Edmund was beginning to see why Master Pye had been so willing to part with Tom. ‘That can probably be controlled by careful judgement,’ he said. ‘And a little judicious use of water or oil.’

‘Sure,’ said Tom, by which he pretty obviously meant, Wait and see. I’m right.

Edmund ended the day feeling that Mr Smyth’s hundred gold leopards might be harder to obtain than he’d expected.

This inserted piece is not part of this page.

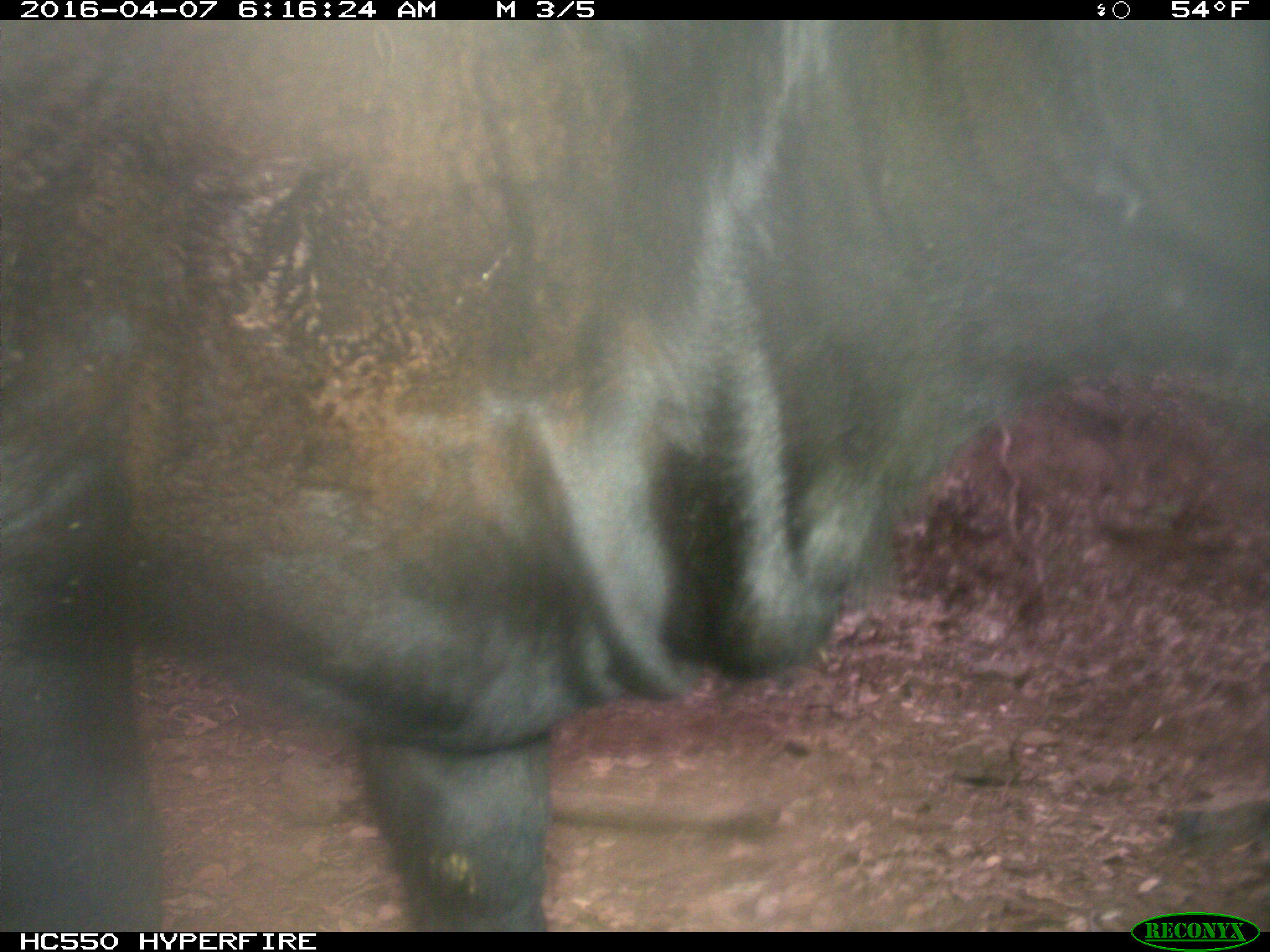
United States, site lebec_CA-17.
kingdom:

But in the evening, he dressed in good wool and linen, hung his buckler – all steel, burnished like a lady’s mirror – on his belt with his sword – also his own work – and after preening in Mistress Pye’s glass for a moment, he walked out into the evening air. Summer was on the wane, and darkness was coming earlier – sad news for all working folks, for whom long summer evenings meant relaxation, warmth, and gossip.

He crossed the square to his sister, who stood with four other girls. They fell silent as he approached. Anne – his favourite, although nothing was settled, as one might say – smiled at him, and he returned her smile. She had full lips and large eyes; a kirtle that fit a little more tightly than most girls’, in a fine burgundy. She sewed for her living, and was already fully employed, running shirts and braes for Master Keller, the tailor, to half the court. Her white linen shift had fancy threadwork at the neck and cuffs, but all her patient labour didn’t catch his interest as much as the creamy white tops of her breasts and the swell of her hips.